§ **TASK ITEM**: Scan the data below. Pull out each line where "Photographic" occurs.

§ **SUPPLIED INFORMATION**:
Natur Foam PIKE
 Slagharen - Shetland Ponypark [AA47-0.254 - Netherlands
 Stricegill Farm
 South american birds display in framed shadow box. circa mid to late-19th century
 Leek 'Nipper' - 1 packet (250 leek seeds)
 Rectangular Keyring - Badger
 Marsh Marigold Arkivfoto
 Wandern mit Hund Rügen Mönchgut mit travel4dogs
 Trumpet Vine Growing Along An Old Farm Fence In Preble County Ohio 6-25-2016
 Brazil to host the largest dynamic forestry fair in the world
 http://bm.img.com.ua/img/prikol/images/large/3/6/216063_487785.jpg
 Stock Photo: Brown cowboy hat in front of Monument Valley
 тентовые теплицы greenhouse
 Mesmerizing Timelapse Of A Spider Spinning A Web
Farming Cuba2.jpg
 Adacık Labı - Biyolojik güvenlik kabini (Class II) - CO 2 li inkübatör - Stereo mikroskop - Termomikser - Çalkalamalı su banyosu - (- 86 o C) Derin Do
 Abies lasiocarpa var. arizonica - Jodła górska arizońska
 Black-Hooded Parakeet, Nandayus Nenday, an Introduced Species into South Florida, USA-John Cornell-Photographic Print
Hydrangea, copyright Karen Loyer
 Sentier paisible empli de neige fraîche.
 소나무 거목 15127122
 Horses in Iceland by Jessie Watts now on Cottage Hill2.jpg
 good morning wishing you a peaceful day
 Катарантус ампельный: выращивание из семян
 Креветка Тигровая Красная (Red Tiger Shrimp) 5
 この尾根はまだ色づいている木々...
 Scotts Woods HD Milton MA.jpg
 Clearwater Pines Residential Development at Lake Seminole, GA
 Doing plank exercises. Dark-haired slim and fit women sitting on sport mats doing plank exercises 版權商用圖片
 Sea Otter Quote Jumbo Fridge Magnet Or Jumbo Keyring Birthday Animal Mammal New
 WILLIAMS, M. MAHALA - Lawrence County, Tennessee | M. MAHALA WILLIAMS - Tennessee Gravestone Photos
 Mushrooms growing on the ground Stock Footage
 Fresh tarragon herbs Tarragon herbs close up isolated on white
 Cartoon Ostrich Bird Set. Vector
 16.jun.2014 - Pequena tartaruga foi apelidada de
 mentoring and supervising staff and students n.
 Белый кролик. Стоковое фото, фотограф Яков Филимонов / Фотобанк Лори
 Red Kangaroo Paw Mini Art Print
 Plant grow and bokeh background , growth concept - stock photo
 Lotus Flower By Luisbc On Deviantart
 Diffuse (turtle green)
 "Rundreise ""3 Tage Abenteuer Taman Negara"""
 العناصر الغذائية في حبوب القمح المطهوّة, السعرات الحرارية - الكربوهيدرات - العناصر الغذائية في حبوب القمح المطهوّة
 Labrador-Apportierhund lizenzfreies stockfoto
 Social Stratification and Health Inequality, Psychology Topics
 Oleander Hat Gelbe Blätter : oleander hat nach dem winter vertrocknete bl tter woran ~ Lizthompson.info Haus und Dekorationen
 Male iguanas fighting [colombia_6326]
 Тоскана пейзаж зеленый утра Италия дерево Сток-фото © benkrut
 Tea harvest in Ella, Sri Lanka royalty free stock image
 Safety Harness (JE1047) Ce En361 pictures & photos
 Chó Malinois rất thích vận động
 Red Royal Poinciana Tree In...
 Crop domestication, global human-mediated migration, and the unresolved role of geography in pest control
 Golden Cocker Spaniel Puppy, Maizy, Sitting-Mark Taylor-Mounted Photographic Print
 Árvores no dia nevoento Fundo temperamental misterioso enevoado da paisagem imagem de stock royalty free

§ **EXERCISE RESULT**:
 Black-Hooded Parakeet, Nandayus Nenday, an Introduced Species into South Florida, USA-John Cornell-Photographic Print
 Golden Cocker Spaniel Puppy, Maizy, Sitting-Mark Taylor-Mounted Photographic Print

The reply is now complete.